Year-by-Year Addition Log
2022 (Midterm)
Added: May 2026 — Paul Gronke and Frank Adonteng, with Claude (claude-sonnet-4-6)
| Stage | What was done |
|---|---|
| Audit | Binary cps_factors.rda had 340 rows for 2022 (duplicated); cps_reweight.rda was correct at 102 rows |
| Cols | All 16 column positions identical to 2020; already added to CSV in prior work |
| Factors | Template: 2018 (midterm), NOT 2020 (presidential with COVID options). CSV had 0 rows for 2022; binary was wrong. Added 170 rows. Fixed a file-concatenation bug (grep >> same file caused first row to merge with last existing line) |
| Reweight | Fixed sheets_deauth() → gs4_deauth(). Added 2022 VEP Google Sheet (gid_2022); column layout verified interactively |
| Sample | Created data-raw/cps_2022_10k.R; seed 20221108 (Election Day) |
| Docs | Row counts updated: cps_cols 220→236, cps_factors 2135→2305 |
| Check |
devtools::check() — 0 errors, 0 warnings; cps_load_basic(years = 2022) → 126,097 rows |
2024 (Presidential)
Added: May 2026 — Paul Gronke and Frank Adonteng, with Claude (claude-sonnet-4-6)
| Stage | What was done |
|---|---|
| Audit | Verified column positions from cpsnov24.pdf (PDF decompressed via Python zlib); all 16 variables identical to 2022 |
| Cols | Positions unchanged from 2022. Added 16 rows to cps_cols.csv. Updated year-range defaults to seq(1994, 2024, 2) in cps_read.R, cps_download.R, cps_load_basic.R
|
| Factors | Template: 2016 (presidential without COVID), NOT 2020. Added 170 rows. 2020 had COVID-specific response options in PES3 (code 5) and PES4 (code 3, different ordering) that do not appear in 2024 |
| Reweight | McDonald’s VEP data moved from electproject.org to UF Election Lab (CSV, not Google Sheet). URL: https://election.lab.ufl.edu/data-downloads/turnoutdata/Turnout_2024G_v0.4.csv. Columns VEP_TURNOUT_RATE and NONCITIZEN_PCT are percent strings (e.g. "64.3%"); used parse_number(as.character(col)) / 100. read_csv() auto-parses some columns as numeric, so as.character() wrap required before parse_number(). R session crashed during full script run (memory); 2024 rows computed separately with cps_load_basic(years = 2024) and appended to existing cps_reweight
|
| Download URL | NBER does not have 2024 data. Census Bureau changed path from /november/ to /supp/. Fixed in cps_download.R by adding years == 2024 case pointing to https://www2.census.gov/programs-surveys/cps/datasets/2024/supp/nov24pub.zip
|
| Sample | Created data-raw/cps_2024_10k.R; seed 20241105 (Election Day) |
| Docs | Row counts updated: cps_cols 236→253, cps_factors 2305→2475 |
| Check |
devtools::check() — 0 errors, 0 warnings; cps_load_basic(years = 2024) → 126,686 rows |
Key Rules
-
Never edit
.rdafiles directly. Always regenerate them by running the appropriatedata-raw/script. - The CSV files are the source of truth. If the binary and CSV disagree, trust the CSV and regenerate.

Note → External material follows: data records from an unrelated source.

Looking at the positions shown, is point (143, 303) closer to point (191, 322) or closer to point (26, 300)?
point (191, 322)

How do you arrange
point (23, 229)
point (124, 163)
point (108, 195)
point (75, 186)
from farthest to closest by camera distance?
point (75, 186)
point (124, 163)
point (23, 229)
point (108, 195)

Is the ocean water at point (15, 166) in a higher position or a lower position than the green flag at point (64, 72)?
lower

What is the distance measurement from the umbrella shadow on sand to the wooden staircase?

- Factor codes vary by election type. Compare new years to a same-type election (presidential vs. midterm), not just the immediately prior year.
-
VEP sheet column order varies. Always inspect the new year’s sheet before writing
col_names. -
Use
gs4_deauth(), notsheets_deauth(). The oldgooglesheetspackage function is gone; the current package isgooglesheets4. -
VEP data source changed in 2024. McDonald’s data moved from electproject.org Google Sheets to UF Election Lab CSV downloads. For 2024+, use
read_csv()with the direct URL from election.lab.ufl.edu. Turnout and noncitizen columns are percent strings (e.g."64.3%") — useparse_number(as.character(col)) / 100. -
CPS download URL changed in 2024. NBER does not yet mirror the 2024 data. The Census Bureau changed the path from
/november/to/supp/. Always verify the path for new years and add a specificyears == XXXXcase incps_download.Rbefore the general fallback. -
Memory:
cps_reweight.Rloads all years at once. If the R session crashes, compute only the new year’s reweighting rows and append to the existingcps_reweightobject manually.